== MATERIAL TO PROCESS ==
★ ★ ★
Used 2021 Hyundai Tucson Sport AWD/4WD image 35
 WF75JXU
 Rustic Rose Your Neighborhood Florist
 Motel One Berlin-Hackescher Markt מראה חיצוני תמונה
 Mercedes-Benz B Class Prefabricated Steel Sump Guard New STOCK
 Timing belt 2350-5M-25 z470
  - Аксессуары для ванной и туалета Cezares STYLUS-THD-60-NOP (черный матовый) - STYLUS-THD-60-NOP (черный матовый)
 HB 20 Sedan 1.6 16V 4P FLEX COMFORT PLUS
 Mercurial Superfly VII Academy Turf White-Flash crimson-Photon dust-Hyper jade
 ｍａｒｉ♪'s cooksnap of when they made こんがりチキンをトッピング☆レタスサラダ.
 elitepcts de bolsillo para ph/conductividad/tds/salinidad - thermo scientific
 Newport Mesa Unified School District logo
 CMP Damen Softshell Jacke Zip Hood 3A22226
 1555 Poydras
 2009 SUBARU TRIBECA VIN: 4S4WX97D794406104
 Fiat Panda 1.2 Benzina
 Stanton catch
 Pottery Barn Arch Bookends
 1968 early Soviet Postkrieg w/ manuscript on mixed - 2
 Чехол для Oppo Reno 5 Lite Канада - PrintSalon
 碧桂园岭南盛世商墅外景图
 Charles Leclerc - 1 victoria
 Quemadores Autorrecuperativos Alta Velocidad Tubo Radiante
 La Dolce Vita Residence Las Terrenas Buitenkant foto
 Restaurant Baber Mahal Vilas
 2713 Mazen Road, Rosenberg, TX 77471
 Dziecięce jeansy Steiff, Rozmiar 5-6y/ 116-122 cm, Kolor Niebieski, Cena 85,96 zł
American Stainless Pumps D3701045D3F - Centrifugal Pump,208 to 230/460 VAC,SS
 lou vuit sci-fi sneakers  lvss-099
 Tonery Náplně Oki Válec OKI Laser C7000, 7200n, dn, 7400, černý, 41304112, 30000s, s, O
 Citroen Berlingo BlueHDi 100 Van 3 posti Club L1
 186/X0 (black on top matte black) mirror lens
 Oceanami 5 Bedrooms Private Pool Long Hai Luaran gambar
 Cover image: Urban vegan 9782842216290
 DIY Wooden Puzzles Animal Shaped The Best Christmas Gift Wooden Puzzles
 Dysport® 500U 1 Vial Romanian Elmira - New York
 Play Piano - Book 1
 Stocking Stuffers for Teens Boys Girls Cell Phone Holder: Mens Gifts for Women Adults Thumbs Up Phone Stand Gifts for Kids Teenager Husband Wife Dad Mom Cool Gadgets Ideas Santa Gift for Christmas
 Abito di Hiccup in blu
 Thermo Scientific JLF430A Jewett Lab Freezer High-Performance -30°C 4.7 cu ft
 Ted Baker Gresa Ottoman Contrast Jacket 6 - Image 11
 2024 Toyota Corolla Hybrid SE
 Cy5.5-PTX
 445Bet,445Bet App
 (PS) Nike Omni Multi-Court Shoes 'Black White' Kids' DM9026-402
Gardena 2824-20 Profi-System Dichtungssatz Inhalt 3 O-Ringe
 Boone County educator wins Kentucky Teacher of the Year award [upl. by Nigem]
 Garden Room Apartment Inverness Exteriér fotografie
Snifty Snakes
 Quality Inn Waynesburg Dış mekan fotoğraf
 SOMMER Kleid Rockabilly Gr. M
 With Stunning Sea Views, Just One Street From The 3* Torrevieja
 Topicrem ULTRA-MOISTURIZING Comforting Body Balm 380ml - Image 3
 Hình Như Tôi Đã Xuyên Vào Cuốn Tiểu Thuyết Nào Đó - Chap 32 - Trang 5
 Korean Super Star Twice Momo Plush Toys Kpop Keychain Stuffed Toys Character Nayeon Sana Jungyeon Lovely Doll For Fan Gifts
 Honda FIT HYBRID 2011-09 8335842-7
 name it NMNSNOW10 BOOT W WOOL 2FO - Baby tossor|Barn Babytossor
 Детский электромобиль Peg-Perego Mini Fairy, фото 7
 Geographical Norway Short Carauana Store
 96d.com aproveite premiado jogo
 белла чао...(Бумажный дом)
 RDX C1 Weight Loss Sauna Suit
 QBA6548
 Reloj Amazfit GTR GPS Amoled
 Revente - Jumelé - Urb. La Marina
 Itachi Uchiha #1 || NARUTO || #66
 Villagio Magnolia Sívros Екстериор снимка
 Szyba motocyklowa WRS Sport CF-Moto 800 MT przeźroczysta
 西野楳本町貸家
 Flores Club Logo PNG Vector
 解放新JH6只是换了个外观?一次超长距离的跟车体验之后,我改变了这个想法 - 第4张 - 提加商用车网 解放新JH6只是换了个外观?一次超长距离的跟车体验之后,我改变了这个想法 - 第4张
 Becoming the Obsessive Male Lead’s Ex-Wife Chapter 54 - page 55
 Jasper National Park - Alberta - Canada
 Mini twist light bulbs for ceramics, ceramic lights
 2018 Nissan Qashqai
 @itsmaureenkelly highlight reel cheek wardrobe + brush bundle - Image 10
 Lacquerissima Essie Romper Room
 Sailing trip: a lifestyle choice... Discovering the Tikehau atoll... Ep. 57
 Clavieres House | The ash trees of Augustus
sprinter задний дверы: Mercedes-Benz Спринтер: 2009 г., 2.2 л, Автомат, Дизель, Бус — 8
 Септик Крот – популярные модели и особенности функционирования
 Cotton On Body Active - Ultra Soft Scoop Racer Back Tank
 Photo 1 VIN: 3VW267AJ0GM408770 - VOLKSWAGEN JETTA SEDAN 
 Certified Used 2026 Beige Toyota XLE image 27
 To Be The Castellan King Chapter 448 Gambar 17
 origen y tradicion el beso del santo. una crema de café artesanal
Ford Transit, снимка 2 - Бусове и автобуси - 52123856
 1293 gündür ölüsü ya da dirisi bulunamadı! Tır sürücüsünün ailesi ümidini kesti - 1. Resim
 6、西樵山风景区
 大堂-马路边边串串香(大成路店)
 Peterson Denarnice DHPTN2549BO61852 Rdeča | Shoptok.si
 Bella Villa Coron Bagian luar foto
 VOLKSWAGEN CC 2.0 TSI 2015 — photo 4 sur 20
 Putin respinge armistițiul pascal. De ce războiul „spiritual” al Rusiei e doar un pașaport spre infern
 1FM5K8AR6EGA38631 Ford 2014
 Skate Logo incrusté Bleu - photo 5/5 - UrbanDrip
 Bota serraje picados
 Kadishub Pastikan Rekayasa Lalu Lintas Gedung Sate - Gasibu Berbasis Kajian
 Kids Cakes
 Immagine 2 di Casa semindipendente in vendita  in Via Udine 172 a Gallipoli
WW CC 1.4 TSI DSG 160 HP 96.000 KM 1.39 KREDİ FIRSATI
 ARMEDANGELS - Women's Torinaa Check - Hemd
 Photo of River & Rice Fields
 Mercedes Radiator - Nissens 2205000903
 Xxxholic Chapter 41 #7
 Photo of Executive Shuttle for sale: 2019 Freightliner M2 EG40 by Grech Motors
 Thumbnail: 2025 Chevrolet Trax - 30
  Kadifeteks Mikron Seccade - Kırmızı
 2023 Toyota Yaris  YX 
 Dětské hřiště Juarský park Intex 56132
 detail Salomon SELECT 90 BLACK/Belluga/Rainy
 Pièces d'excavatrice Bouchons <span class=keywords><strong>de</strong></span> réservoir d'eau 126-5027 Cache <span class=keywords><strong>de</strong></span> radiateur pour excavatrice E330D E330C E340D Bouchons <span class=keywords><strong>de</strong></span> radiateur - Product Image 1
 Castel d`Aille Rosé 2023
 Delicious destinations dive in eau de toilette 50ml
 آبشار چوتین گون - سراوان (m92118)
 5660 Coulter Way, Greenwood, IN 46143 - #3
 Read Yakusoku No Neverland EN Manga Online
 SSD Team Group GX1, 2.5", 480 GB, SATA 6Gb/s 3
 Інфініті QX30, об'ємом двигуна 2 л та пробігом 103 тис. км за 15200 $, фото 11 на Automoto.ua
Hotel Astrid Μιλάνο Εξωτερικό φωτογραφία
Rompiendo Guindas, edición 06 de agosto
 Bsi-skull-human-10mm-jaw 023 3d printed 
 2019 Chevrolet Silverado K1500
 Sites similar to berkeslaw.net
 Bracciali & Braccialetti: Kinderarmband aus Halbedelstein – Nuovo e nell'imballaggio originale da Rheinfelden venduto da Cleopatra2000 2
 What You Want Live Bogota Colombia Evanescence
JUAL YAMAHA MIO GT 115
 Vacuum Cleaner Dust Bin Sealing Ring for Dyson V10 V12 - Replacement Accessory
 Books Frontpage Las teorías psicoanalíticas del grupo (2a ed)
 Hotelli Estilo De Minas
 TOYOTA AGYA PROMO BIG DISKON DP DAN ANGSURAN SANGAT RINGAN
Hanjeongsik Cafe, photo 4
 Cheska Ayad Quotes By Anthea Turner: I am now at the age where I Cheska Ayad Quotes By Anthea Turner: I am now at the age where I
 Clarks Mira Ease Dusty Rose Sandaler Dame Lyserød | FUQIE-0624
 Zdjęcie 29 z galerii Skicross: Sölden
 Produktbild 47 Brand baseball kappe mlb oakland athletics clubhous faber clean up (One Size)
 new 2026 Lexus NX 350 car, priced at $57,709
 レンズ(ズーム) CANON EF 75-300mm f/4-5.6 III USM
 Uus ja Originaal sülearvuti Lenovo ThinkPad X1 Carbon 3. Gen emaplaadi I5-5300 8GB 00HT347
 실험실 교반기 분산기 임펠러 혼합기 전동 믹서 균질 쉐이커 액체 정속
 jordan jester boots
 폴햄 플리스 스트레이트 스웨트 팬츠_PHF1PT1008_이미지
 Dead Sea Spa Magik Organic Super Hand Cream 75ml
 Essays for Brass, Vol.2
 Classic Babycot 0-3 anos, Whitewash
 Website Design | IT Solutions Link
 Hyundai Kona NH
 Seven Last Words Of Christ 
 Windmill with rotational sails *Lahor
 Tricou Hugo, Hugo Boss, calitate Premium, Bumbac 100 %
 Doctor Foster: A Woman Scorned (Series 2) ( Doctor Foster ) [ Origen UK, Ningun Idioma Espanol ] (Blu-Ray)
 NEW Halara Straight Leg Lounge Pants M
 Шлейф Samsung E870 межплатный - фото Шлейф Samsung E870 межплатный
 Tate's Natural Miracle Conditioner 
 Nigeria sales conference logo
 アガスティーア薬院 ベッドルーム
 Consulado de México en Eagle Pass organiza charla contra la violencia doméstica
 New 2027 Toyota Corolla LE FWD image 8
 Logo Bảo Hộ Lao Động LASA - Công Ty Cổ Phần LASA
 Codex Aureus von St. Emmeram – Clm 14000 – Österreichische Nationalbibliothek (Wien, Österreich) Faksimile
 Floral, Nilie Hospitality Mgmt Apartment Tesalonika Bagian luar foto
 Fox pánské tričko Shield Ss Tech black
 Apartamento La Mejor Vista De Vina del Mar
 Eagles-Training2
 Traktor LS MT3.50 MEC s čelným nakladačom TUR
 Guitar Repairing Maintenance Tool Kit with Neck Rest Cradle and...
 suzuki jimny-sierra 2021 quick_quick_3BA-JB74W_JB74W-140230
★ ★ ★
Start with the line above that contains "To Be The Castellan" and stop after the line that contains "ARMEDANGELS - Women's Torinaa Check - Hemd". Output those lines exactly, and only those.

== OUTPUT ==
 To Be The Castellan King Chapter 448 Gambar 17
 origen y tradicion el beso del santo. una crema de café artesanal
Ford Transit, снимка 2 - Бусове и автобуси - 52123856
 1293 gündür ölüsü ya da dirisi bulunamadı! Tır sürücüsünün ailesi ümidini kesti - 1. Resim
 6、西樵山风景区
 大堂-马路边边串串香(大成路店)
 Peterson Denarnice DHPTN2549BO61852 Rdeča | Shoptok.si
 Bella Villa Coron Bagian luar foto
 VOLKSWAGEN CC 2.0 TSI 2015 — photo 4 sur 20
 Putin respinge armistițiul pascal. De ce războiul „spiritual” al Rusiei e doar un pașaport spre infern
 1FM5K8AR6EGA38631 Ford 2014
 Skate Logo incrusté Bleu - photo 5/5 - UrbanDrip
 Bota serraje picados
 Kadishub Pastikan Rekayasa Lalu Lintas Gedung Sate - Gasibu Berbasis Kajian
 Kids Cakes
 Immagine 2 di Casa semindipendente in vendita  in Via Udine 172 a Gallipoli
WW CC 1.4 TSI DSG 160 HP 96.000 KM 1.39 KREDİ FIRSATI
 ARMEDANGELS - Women's Torinaa Check - Hemd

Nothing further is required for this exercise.